He was later charged with disclosing classified information on an investigation and summoned to appear in a Moscow court, his legal team said.
Pavlov, 50, is well known inside Russia for taking on high profile and often politically sensitive cases in which he finds himself representing people accused by the Russian state of everything from treason to espionage.
The investigation into him follows mounting official pressure on the FBK, a Navalny-linked organisation that has produced a slew of high profile and sometimes embarrassing investigations into official corruption.
Some of the targets of its exposes have sued it and disputed its findings.
It comes at a time when Navalny's movement and network of political campaign offices across Russia is under unprecedented pressure designed to end its activities.
Navalny, President Vladimir Putin's fiercest political rival, is serving a two and a half year jail sentence for parole violations on an earlier embezzlement conviction that he says was politically motivated.
In another setback for Navalny's team, Russia's financial monitoring agency said on Friday it had added his network of campaign offices to a list of organisations involved in "terrorism and extremism".
"A search was carried out now and my lawyer documents were illegally seized," Pavlov told reporters outside a Moscow hotel.

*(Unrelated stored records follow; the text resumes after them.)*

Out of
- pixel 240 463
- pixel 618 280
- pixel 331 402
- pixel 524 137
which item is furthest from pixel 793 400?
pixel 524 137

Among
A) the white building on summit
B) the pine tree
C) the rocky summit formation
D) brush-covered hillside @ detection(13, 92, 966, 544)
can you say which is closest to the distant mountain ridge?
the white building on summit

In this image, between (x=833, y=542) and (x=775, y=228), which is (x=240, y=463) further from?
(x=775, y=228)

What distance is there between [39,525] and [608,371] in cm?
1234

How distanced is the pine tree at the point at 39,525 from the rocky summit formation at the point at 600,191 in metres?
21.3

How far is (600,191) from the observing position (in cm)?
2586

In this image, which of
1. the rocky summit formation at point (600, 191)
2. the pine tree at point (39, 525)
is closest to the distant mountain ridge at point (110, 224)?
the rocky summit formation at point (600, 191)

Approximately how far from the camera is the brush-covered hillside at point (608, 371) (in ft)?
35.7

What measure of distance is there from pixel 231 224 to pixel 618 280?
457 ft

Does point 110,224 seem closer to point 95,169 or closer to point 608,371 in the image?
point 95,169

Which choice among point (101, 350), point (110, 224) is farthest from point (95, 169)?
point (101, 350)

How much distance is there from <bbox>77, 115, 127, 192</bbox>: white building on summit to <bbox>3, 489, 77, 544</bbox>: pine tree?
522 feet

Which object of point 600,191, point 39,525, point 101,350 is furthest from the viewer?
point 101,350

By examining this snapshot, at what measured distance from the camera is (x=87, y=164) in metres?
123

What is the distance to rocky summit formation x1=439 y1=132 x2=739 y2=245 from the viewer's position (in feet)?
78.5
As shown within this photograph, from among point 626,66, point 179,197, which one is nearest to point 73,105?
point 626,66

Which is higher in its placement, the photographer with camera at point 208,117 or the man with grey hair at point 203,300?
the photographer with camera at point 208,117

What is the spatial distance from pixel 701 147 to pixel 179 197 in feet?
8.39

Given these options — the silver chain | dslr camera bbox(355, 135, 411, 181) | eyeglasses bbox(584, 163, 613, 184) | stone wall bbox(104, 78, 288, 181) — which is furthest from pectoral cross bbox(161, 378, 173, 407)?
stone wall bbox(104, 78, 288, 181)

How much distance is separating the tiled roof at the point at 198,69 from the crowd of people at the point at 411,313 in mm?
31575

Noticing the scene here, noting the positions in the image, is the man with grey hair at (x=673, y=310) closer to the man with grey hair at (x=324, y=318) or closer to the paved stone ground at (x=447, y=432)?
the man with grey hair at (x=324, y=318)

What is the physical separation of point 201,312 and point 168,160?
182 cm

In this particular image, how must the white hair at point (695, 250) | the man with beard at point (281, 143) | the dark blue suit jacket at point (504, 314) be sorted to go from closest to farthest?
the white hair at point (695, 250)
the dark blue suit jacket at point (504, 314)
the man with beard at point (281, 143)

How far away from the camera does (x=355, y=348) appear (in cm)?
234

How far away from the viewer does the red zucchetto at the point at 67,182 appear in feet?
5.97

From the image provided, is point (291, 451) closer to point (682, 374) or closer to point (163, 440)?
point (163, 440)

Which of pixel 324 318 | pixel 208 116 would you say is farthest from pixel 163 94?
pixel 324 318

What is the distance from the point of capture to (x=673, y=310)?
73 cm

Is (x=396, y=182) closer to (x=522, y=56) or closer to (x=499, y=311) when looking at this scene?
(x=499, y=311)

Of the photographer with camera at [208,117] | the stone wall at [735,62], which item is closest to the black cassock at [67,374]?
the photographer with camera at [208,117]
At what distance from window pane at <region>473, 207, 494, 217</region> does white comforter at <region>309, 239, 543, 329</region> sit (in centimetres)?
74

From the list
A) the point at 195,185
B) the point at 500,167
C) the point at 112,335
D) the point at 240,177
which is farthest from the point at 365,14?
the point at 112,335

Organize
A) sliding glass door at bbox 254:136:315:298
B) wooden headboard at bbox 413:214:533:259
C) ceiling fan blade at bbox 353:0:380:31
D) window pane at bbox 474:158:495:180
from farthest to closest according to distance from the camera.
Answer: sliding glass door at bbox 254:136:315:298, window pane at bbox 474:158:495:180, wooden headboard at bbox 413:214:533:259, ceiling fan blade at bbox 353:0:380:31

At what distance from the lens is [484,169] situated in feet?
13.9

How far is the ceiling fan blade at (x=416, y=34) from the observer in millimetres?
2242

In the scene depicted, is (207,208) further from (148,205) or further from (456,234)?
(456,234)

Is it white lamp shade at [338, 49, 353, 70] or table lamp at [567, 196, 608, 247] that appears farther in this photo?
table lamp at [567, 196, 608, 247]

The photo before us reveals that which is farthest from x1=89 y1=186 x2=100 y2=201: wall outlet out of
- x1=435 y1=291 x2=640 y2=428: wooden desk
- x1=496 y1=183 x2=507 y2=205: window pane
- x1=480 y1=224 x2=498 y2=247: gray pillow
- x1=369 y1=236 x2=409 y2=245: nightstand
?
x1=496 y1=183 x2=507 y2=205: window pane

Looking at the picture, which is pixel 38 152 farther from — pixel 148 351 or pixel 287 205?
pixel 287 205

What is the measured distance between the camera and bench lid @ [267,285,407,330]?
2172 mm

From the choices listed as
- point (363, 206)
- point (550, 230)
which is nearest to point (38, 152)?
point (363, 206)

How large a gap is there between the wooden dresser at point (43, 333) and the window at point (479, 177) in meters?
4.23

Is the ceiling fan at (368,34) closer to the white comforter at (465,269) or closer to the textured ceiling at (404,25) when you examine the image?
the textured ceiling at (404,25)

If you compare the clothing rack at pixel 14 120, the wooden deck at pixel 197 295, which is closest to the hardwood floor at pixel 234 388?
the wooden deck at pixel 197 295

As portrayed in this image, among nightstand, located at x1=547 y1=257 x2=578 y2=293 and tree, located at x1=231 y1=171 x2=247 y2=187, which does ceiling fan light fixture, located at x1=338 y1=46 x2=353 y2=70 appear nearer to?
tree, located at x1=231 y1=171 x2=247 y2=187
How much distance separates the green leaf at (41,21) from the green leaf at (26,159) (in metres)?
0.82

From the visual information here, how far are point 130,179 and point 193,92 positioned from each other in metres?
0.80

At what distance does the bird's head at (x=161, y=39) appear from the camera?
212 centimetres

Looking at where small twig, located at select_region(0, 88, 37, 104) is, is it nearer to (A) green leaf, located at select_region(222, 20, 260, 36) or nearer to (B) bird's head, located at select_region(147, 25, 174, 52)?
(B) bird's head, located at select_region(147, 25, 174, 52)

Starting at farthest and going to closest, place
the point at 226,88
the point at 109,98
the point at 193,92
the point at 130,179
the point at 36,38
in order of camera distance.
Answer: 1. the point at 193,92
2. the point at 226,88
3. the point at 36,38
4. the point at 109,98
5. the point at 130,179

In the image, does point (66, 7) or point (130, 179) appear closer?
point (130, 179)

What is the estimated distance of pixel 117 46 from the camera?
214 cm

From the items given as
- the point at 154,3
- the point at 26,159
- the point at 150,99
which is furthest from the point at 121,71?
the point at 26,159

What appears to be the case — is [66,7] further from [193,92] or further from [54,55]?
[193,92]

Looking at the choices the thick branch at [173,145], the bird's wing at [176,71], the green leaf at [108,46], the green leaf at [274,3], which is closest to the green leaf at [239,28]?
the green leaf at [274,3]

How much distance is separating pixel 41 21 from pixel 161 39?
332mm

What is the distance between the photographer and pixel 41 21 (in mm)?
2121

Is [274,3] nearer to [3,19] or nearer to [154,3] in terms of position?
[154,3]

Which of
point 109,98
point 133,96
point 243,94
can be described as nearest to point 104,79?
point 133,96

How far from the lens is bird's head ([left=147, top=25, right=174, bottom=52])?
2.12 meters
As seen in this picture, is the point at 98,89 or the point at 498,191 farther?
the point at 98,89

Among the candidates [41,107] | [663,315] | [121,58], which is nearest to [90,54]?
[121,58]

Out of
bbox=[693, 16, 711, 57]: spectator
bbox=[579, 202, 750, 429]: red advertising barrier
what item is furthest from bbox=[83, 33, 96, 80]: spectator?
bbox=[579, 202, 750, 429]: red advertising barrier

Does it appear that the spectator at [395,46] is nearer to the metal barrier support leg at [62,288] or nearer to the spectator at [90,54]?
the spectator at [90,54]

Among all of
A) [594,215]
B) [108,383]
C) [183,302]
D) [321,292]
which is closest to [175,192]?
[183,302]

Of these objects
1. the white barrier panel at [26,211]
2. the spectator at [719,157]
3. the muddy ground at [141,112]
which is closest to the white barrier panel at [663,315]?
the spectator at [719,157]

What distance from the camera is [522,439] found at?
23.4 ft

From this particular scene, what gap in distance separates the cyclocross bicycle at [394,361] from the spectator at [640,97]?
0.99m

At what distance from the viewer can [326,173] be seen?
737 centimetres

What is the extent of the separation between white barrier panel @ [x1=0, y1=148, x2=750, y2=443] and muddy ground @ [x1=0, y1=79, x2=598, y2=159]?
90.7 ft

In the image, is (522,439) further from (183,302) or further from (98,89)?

He said he was being investigated over an ongoing case against one of his clients, former journalist Ivan Safronov.
Russia's Investigative Committee declined to comment.
Pavlov was due to lead a legal team representing the FBK in a court hearing considering a request from the Moscow prosecutor to declare the group an extremist organisation.
The main hearing is scheduled for May 17.
The offence Pavlov is accused of is punishable by up to three months in jail, Pavlov's legal team said.
"Of course, this is an element of pressure because if he's found guilty of committing a deliberate crime he would be deprived of his lawyer status and therefore would not be able to continue his professional activity," said Dmitry Katchev, one of Safronov's lawyers.
Kremlin spokesman Dmitry Peskov said: "We don't have any information, we don't know the reason for the arrest and how it happened, what this lawyer is accused of."